Exercise data:
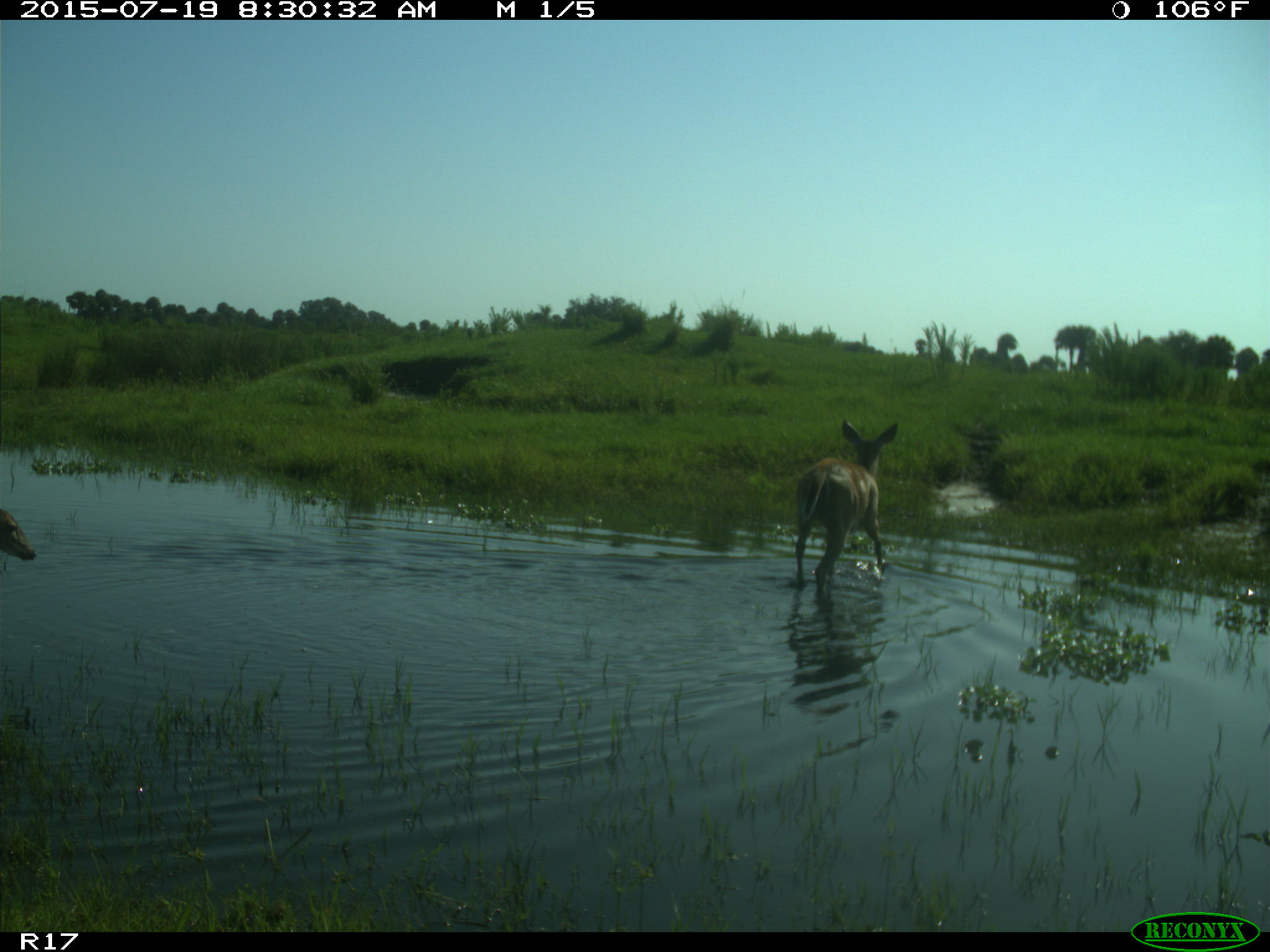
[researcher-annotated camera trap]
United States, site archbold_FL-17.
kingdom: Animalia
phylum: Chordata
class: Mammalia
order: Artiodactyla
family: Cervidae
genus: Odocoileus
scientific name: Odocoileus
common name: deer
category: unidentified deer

* * *

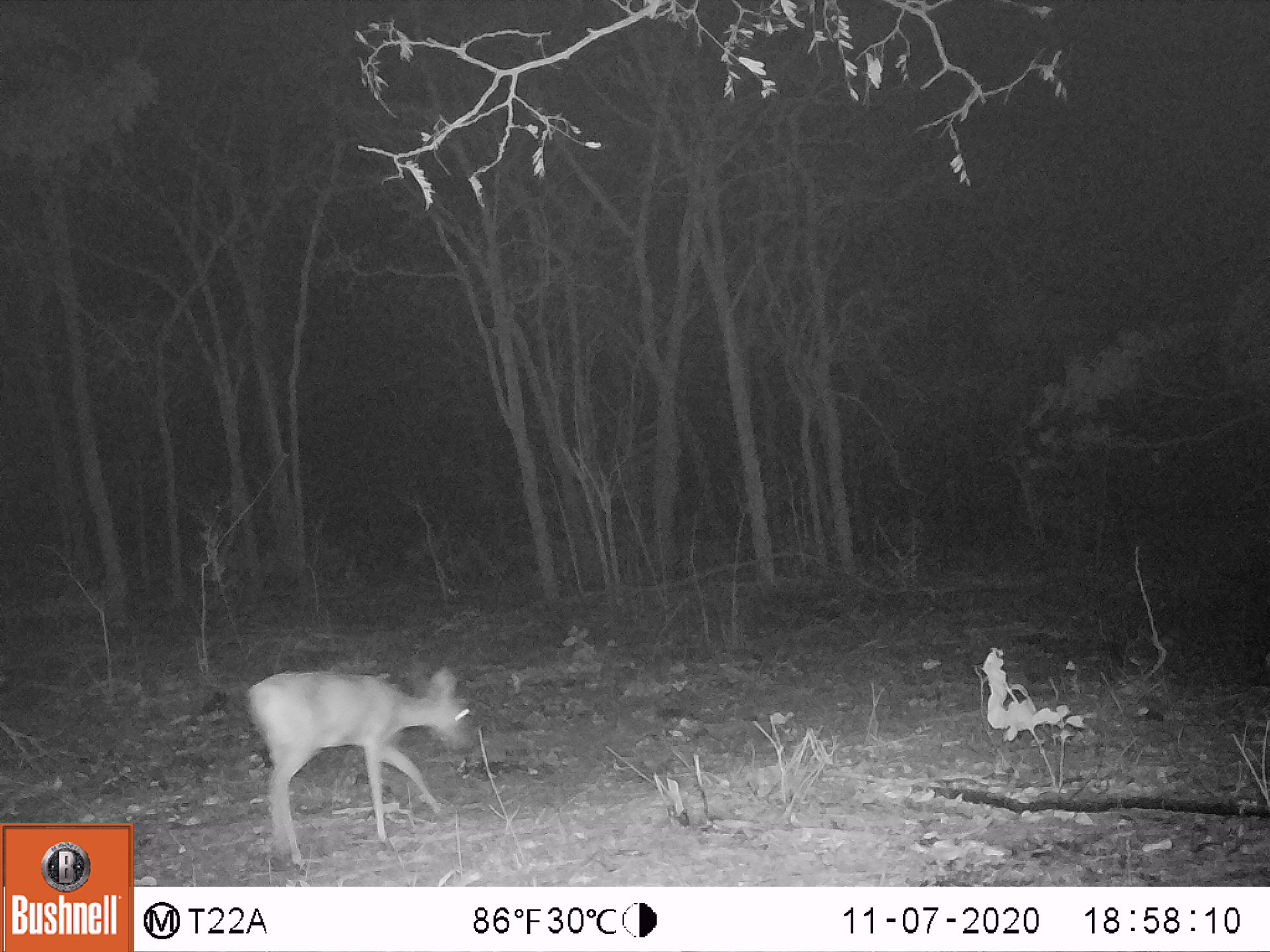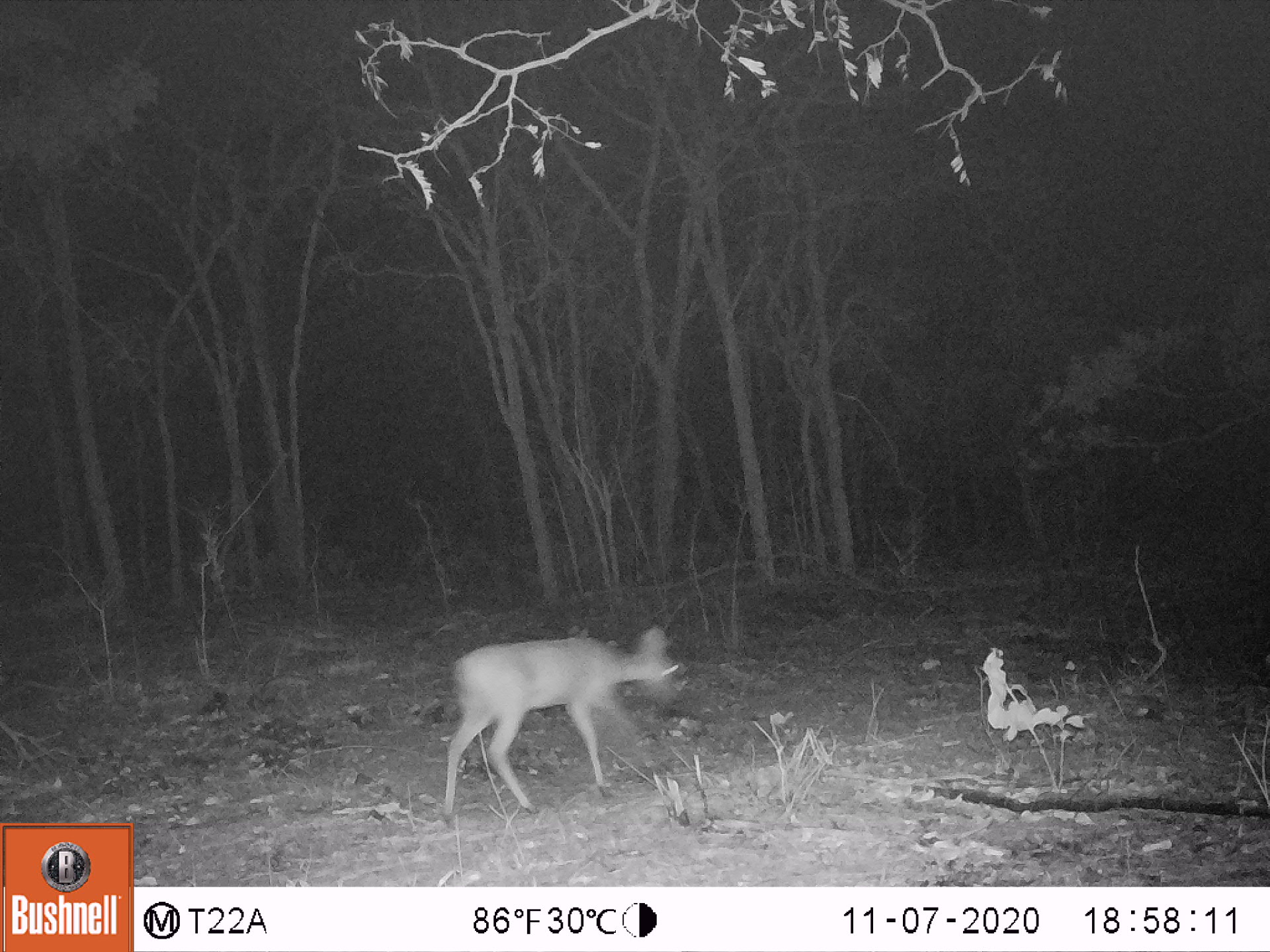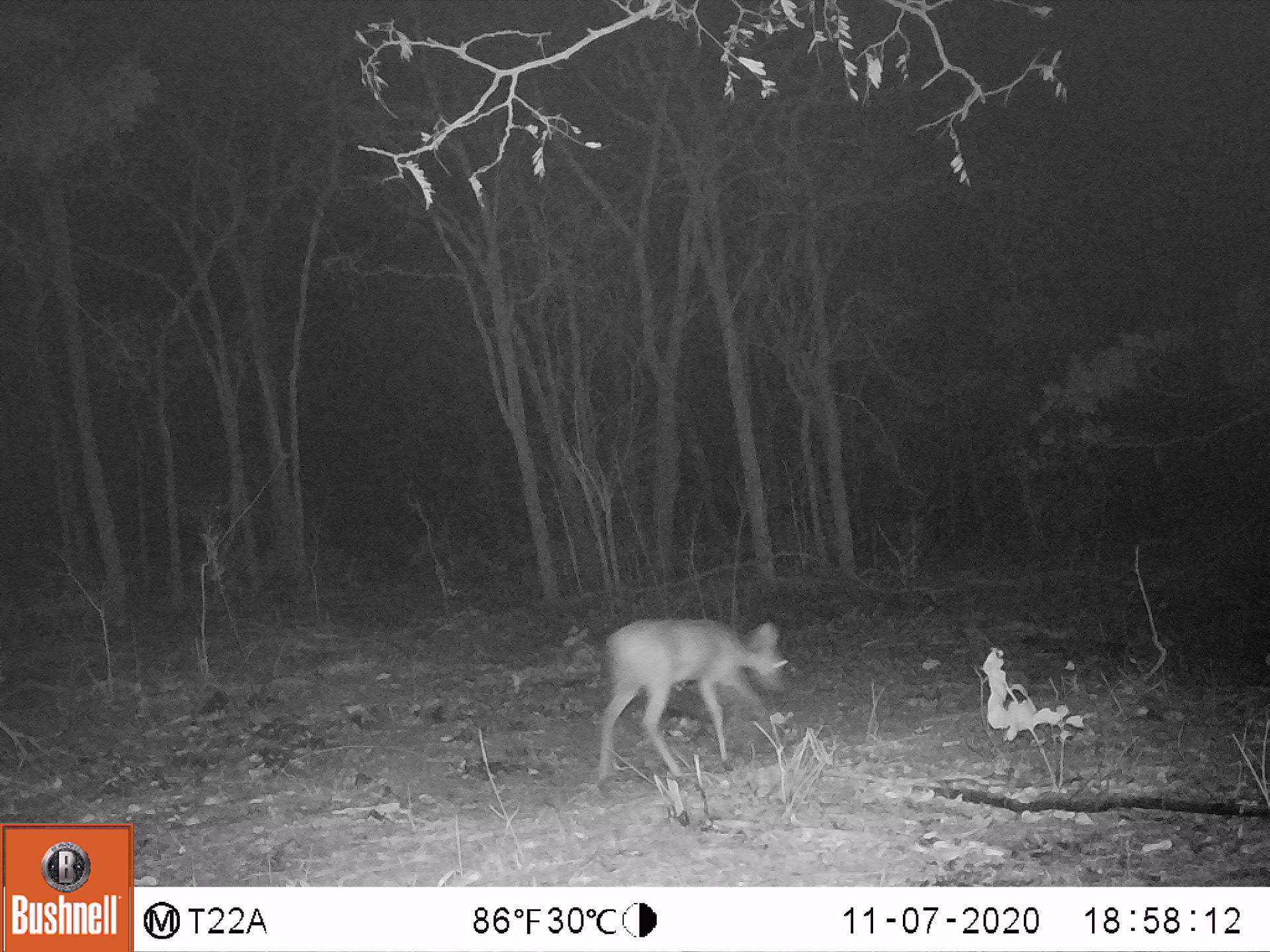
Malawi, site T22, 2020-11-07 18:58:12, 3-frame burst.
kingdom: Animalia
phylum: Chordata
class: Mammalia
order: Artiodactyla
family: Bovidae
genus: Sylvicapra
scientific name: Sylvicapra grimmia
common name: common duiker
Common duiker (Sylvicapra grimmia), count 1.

Task to carry out:
Find "[researcher-annotated camera trap]" in the entries above and copy that whole line exactly, then each line after it through the line that contains "category: unidentified deer".

Solution:
[researcher-annotated camera trap]
United States, site archbold_FL-17.
kingdom: Animalia
phylum: Chordata
class: Mammalia
order: Artiodactyla
family: Cervidae
genus: Odocoileus
scientific name: Odocoileus
common name: deer
category: unidentified deer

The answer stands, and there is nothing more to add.